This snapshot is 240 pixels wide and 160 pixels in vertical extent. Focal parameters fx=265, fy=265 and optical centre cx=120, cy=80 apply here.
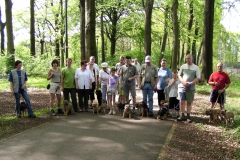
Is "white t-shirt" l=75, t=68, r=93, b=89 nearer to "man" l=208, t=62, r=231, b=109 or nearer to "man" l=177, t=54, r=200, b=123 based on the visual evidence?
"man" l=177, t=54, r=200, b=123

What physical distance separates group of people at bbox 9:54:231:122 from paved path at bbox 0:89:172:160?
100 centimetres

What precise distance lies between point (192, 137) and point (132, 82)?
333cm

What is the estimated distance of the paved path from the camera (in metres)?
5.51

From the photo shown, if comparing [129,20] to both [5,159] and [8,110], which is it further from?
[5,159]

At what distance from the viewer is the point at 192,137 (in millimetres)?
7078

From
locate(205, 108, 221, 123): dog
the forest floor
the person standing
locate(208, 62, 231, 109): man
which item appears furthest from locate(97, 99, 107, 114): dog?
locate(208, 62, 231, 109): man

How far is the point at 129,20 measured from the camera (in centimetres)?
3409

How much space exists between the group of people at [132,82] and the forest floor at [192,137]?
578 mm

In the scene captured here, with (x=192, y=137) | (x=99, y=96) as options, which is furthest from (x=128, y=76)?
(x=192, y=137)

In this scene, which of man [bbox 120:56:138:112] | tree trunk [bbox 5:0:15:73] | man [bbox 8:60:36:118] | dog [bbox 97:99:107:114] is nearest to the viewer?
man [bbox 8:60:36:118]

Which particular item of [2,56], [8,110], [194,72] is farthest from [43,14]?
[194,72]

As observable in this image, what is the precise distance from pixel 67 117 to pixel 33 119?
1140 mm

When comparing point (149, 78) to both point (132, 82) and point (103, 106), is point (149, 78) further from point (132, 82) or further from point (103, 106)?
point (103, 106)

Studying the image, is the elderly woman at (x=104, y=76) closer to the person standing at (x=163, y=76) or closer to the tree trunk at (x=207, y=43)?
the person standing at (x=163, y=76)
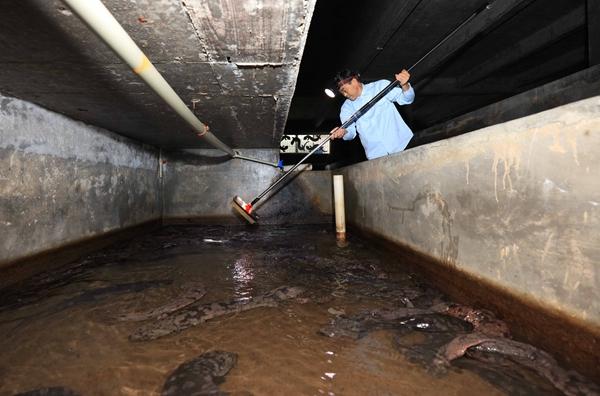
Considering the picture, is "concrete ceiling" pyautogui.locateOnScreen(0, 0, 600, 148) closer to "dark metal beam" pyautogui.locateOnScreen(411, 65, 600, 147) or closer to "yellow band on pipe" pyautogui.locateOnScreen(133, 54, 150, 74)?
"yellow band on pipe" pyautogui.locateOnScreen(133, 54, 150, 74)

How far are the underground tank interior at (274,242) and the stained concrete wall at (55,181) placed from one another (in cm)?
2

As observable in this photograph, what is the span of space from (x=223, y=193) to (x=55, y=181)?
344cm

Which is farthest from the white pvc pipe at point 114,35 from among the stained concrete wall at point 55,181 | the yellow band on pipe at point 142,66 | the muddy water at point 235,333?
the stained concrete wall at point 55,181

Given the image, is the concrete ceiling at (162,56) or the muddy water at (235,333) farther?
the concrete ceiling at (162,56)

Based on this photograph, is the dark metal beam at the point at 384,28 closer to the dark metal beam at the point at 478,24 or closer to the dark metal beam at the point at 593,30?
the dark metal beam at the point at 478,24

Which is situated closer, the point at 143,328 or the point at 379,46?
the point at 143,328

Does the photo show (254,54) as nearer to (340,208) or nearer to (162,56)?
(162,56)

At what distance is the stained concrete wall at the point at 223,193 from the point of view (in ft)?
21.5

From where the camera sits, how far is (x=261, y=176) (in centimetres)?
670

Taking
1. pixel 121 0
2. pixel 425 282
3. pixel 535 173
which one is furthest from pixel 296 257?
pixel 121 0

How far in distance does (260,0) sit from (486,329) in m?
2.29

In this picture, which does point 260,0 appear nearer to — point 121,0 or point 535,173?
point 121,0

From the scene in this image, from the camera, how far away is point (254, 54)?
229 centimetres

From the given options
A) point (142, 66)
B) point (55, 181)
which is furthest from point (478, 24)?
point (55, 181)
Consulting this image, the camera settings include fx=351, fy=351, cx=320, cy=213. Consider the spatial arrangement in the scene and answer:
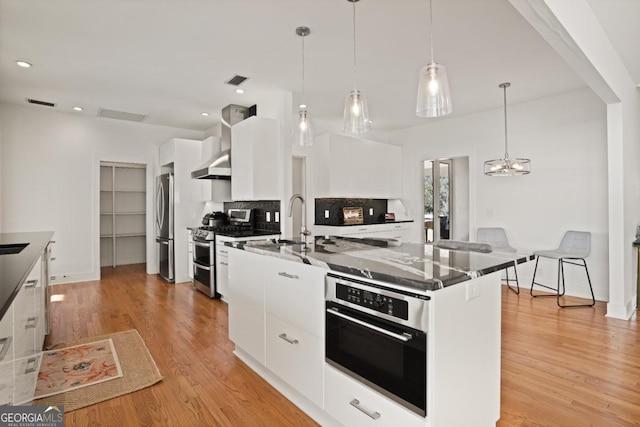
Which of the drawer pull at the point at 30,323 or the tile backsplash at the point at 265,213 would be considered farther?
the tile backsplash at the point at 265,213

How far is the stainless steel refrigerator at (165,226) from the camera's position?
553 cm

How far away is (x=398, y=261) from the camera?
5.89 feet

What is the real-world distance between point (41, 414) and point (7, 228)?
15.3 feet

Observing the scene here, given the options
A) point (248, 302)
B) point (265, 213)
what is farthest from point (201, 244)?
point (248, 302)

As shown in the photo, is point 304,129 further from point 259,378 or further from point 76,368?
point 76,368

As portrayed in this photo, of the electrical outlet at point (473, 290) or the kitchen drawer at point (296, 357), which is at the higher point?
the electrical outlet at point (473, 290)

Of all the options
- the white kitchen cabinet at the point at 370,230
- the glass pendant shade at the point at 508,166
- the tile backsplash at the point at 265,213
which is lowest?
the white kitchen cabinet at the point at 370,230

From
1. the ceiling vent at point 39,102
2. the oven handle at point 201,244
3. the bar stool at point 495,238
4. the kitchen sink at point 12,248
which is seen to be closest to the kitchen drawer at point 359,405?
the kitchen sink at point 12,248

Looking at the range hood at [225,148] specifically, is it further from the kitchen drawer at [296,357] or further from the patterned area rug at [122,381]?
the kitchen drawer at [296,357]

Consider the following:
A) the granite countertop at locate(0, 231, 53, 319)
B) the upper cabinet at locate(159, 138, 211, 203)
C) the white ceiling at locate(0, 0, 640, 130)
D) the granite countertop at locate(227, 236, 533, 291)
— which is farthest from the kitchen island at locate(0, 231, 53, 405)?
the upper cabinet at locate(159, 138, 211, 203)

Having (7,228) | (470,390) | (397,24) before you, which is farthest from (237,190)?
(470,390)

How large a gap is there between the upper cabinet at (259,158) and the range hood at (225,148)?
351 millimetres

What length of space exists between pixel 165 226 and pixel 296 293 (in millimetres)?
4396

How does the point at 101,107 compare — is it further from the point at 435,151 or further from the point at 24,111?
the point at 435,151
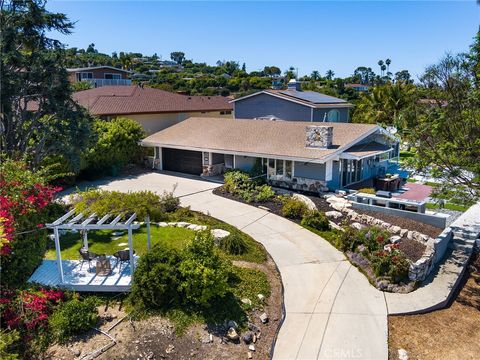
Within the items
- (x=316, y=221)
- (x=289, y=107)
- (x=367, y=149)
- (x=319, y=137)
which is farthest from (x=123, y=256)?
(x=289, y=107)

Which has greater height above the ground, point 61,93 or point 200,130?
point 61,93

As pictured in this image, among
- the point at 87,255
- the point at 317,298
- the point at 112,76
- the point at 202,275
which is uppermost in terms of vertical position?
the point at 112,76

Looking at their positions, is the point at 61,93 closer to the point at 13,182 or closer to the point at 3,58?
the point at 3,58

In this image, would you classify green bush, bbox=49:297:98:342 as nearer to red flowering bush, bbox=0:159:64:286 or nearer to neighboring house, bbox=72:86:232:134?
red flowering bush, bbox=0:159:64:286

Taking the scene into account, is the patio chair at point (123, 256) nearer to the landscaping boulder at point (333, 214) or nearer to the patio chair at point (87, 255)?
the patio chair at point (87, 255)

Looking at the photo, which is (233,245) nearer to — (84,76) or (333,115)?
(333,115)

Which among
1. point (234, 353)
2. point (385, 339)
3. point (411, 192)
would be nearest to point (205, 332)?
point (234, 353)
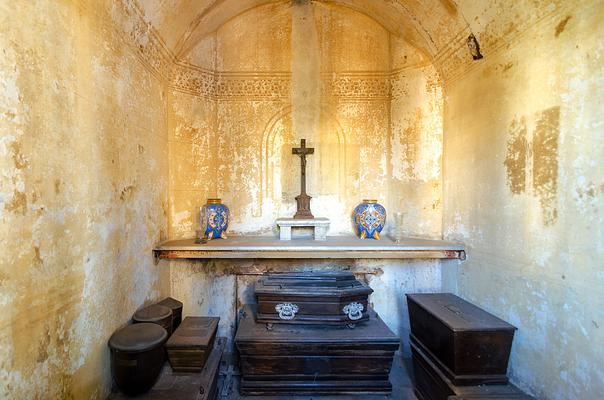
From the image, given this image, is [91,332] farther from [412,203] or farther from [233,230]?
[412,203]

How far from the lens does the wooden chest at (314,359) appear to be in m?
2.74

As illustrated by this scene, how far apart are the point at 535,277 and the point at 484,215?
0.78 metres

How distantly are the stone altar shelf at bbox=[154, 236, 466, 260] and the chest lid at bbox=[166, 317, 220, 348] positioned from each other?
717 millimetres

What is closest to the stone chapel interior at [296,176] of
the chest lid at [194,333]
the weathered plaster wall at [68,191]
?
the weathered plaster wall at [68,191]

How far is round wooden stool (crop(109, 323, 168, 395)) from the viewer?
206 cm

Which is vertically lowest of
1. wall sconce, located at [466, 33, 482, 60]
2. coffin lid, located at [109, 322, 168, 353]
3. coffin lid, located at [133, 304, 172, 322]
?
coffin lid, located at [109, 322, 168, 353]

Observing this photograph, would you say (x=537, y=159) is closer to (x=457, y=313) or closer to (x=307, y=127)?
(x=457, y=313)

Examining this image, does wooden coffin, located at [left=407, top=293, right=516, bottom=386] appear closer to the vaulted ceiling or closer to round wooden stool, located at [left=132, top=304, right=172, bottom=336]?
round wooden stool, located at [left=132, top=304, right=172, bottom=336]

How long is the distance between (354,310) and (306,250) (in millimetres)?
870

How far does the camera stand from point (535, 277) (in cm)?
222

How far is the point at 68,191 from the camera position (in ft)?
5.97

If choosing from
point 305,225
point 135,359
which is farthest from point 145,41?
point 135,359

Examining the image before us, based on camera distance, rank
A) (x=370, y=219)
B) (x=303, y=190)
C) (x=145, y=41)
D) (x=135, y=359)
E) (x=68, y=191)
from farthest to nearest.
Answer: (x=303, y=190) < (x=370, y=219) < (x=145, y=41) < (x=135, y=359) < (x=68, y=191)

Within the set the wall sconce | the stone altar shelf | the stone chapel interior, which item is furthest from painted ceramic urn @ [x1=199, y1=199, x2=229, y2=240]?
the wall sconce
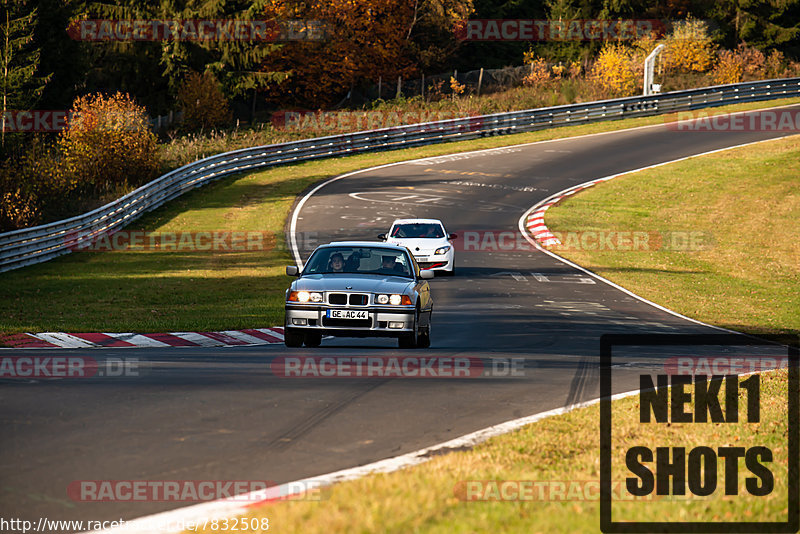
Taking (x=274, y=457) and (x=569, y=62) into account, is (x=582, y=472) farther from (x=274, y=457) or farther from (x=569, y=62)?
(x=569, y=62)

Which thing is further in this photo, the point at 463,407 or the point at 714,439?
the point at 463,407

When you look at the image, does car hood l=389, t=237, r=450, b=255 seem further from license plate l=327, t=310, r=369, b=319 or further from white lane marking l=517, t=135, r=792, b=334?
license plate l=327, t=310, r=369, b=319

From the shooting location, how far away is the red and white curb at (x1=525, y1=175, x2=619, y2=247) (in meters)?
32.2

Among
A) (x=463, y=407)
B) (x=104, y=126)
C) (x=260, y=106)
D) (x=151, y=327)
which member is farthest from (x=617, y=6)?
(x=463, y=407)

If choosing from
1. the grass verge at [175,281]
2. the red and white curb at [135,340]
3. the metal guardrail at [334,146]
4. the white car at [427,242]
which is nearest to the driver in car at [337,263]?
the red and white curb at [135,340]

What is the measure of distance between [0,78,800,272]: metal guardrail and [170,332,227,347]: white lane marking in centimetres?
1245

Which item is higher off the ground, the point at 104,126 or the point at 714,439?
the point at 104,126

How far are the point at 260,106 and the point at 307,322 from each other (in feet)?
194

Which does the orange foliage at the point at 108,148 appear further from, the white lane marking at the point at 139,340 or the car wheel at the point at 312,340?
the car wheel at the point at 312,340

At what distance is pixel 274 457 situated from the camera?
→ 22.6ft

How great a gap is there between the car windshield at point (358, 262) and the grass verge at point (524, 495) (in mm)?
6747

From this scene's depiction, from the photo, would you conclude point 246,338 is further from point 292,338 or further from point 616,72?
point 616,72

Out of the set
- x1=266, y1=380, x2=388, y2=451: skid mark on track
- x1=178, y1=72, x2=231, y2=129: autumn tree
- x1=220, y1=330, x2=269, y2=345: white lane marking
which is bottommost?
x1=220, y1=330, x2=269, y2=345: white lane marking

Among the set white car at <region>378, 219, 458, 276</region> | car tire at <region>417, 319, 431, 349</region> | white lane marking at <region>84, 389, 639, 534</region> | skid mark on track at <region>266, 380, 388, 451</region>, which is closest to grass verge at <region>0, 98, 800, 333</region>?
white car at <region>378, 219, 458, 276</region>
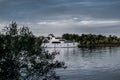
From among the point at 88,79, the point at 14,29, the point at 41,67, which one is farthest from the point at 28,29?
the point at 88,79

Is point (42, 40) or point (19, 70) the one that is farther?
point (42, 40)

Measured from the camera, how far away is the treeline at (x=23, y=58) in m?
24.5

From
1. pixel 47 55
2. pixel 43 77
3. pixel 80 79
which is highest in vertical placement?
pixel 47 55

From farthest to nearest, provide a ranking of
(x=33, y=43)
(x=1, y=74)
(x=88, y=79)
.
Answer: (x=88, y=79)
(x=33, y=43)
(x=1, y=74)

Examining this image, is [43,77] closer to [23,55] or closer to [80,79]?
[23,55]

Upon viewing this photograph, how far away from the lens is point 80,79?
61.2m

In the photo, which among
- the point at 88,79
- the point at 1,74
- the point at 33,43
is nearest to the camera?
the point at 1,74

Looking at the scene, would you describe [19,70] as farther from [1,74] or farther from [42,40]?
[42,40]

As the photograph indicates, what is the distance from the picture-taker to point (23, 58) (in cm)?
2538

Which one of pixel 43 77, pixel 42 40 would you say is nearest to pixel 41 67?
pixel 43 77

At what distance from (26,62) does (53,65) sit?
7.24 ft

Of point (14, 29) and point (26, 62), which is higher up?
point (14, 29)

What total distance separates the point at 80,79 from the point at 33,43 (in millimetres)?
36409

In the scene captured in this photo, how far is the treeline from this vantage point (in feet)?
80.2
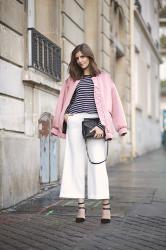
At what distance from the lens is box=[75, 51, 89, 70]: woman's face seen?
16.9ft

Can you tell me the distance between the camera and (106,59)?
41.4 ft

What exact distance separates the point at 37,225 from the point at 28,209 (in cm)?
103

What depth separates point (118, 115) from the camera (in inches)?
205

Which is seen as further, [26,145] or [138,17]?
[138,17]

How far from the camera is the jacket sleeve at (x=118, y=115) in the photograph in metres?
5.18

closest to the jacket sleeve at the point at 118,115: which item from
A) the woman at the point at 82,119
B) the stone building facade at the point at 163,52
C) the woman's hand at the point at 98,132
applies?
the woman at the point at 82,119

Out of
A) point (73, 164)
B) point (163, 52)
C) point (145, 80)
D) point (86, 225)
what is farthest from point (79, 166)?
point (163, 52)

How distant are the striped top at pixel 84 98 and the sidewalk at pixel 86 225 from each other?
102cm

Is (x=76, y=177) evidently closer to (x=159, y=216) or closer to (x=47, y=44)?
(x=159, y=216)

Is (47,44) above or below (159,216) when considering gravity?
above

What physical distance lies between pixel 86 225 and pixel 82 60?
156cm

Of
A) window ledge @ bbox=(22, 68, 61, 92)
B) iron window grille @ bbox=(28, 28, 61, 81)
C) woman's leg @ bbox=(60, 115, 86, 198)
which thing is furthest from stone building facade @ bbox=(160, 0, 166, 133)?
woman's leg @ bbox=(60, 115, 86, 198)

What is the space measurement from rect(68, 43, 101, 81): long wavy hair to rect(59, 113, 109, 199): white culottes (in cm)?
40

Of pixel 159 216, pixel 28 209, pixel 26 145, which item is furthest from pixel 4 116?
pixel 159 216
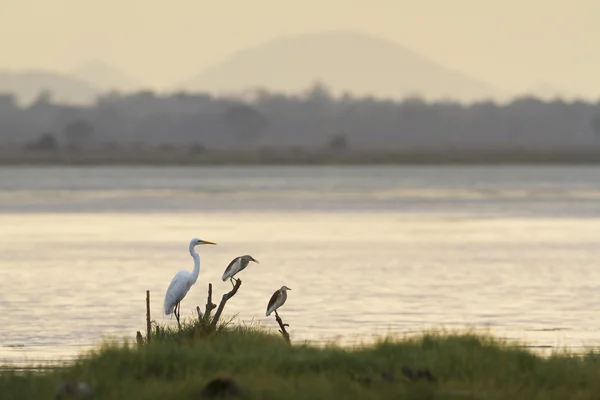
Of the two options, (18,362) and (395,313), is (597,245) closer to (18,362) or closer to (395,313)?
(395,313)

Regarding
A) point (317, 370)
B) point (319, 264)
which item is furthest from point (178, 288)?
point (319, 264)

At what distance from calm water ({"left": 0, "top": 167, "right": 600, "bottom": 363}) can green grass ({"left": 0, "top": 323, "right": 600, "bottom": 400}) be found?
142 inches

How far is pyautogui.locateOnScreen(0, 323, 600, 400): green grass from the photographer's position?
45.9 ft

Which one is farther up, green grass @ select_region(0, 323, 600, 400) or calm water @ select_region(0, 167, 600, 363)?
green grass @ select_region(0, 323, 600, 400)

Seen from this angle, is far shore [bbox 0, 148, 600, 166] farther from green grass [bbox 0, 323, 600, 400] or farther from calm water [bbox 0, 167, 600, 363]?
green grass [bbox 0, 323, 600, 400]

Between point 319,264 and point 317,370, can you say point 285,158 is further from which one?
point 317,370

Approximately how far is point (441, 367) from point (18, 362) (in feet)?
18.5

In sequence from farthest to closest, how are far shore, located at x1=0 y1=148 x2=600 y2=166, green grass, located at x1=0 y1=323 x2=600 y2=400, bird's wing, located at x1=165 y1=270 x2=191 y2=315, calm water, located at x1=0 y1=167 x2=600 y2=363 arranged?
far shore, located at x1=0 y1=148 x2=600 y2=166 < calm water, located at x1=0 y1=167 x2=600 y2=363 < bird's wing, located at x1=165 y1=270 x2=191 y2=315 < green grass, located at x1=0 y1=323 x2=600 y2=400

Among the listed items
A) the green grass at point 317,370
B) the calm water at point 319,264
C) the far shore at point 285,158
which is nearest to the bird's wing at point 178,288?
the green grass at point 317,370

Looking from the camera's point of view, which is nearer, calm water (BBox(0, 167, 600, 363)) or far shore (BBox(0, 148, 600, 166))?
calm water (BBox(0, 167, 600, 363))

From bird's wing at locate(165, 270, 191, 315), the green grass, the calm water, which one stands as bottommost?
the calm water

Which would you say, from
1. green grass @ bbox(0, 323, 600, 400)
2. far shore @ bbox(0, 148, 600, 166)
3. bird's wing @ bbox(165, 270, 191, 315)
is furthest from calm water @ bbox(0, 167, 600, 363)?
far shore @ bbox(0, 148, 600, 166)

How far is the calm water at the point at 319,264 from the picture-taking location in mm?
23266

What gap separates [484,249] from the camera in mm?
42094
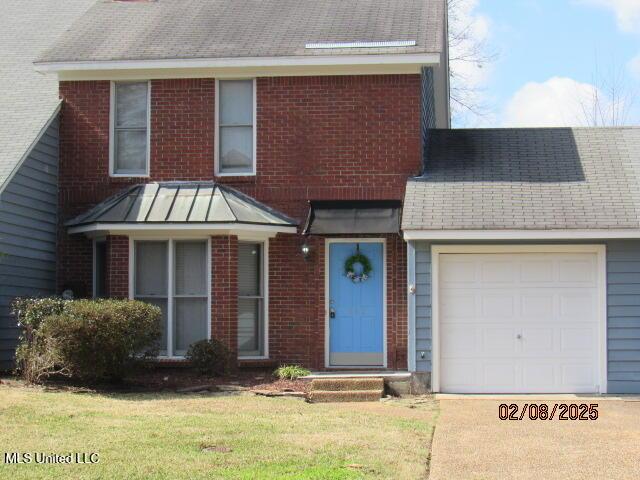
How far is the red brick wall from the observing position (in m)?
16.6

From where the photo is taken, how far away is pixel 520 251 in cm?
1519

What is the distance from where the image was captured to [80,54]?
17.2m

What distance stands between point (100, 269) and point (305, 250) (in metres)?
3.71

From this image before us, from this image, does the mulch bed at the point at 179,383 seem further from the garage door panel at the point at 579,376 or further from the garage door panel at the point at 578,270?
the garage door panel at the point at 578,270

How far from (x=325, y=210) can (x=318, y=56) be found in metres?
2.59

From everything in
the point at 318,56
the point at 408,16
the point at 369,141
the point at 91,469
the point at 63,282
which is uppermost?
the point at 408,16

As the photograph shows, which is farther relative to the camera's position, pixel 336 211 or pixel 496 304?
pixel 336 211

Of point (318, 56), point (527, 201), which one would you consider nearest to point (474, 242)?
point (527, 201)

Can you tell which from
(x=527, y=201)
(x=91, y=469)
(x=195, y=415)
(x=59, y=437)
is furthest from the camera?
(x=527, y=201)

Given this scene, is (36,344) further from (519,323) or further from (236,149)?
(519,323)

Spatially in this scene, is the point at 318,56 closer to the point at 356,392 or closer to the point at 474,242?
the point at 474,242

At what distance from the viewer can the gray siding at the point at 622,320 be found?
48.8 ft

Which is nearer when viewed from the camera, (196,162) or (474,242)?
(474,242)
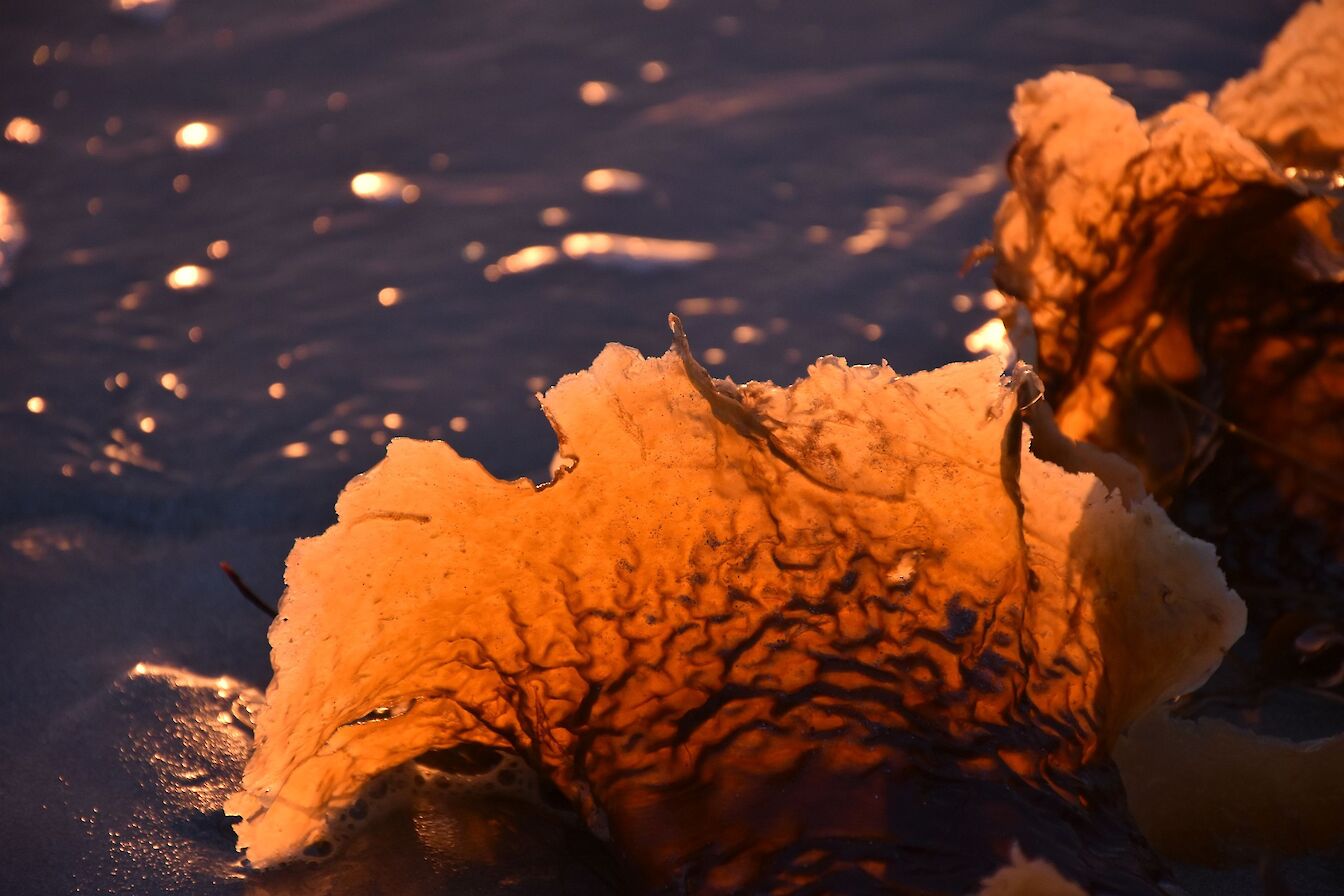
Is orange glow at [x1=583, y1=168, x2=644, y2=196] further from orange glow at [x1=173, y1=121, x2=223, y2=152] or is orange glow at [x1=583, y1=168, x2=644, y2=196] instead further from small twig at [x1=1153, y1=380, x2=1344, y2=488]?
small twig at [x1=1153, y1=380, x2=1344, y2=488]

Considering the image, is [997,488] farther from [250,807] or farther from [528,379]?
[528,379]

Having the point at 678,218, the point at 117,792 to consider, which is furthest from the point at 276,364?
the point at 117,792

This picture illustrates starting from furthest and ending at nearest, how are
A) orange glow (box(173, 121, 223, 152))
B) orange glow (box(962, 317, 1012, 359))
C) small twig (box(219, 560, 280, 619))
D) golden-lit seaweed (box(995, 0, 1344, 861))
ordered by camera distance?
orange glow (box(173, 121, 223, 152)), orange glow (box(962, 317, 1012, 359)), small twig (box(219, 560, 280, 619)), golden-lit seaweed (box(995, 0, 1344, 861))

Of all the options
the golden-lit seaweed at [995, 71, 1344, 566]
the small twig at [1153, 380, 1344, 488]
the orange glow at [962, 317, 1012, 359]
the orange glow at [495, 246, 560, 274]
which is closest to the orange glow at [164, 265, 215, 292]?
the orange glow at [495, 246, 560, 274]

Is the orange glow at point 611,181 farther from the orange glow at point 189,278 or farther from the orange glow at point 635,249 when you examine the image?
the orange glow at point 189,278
------------------------------
> _Aim_:
Give again, word for word, every line from the one holding "Is the orange" to the end of the data.

> _Result of this exercise_:
Is the orange glow at point 611,181 farther from the orange glow at point 189,278 or farther from the orange glow at point 635,249 when you examine the image?
the orange glow at point 189,278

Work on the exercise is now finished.